Furthermore, the necessary changes to the Data Integration Layer are explained. On the one hand these affect the Data Model which is altered considerably. On the other hand new structures (Data Sources and Data Packages) that provide more flexible solutions for data handling by the Data Integration Layer and the layers that build on it.
Requirements¶
We may refer here to the Backends Requirements section as well as the description of the Data Access Layer in RFC 1: An Extensible Software Architecture for EOxServer. These state the need for different backends to access local and remote data in different ways and thus are the incentive for this RFC and the respective implementation.
Data Access Layer Data Model¶
The new database model for the Data Access Layer is shown in the figure below:
The core element of the Data Access Layer data model is the Location
.
A location designates a piece of data or metadata, actually any object that can
be stored in one of the Storage
facilities supported. Each backend
defines its own subclasses of Location
and Storage
to
represent repositories, databases, directories and objects stored therein.
The database model is embedded in wrappers that add logic to the model and provide common interfaces to access the data and metadata of the objects in the backend. Internally, they make use of the extension mechanism of RFC2 to allow to find and get the right model records and wrappers.
Last but not least, there is a File Cache for storing files retrieved from remote hosts. The locations of the cache files are stored in the database so EOxServer can keep track of them and implement an intelligent cleanup process.
Storages¶
The Storage
subclasses represent different types of storage
facilities. In the database model, only FTP and rasdaman backends have their own
models defined that contain the information how to connect to the server. This
is not needed for locally mounted file systems, so the local backend does not
have a representation in the database.
The wrapper layer constructed on top of the database model on the other hand knows three classes of storages that provide a common interface to access their data:
LocalStorage
which implements access to locally mounted file systemsFTPStorage
which implements access to a remote FTP serverRasdamanStorage
which implements access to a rasdaman database
Each of these storage classes is associated to a certain type of location.
The common interface for storages allows to retrieve their type and their
capabilities. Depending on these capabilities the storage classes also
provide methods for getting a local copy of the data and retrieving the size
of an object as well as scanning a directory for files.

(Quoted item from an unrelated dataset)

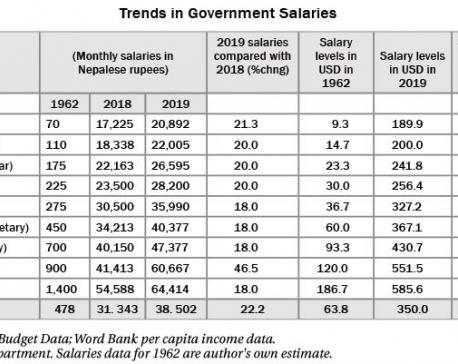 Salaries remain the same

At the moment these
three methods are implemented by file-based backends only
(LocalStorage
and FTPStorage
).
Locations¶
Locations represent the points where to access single objects on a storage facility. At the moment three types of locations corresponding to the three storage types are implemented:
LocalPath
defines a path on the locally mounted file systemRemotePath
defines a path on a remote server reachable via FTPRasdamanLocation
defines a collection (database table) and oid corresponding to a single rasdaman array
Locations share a common interface that is closely related to the storage
interface. So, given the storage capabilities, it is possible to fetch a local
copy, retrieve the size of an object and scan the location for files. The
LocationWrapper
subclasses extend these interfaces to make storage
specific location information (e.g. host name for remote storages) accessible.
File Cache¶
With the CacheFileWrapper
class the Data Access Layer provides a
very simple file cache implementation at the moment that serves to cache
remote files retrieved via FTP. The cache keeps track of the files it contains
using the CacheFile
model in the database.
So far, no synchronization for data access is implemented, i.e. threads that are processing requests have no possibility to lock a cache file in order to prevent it from being removed by another thread or process (e.g. periodical cleanup process). This is foreseen for the future.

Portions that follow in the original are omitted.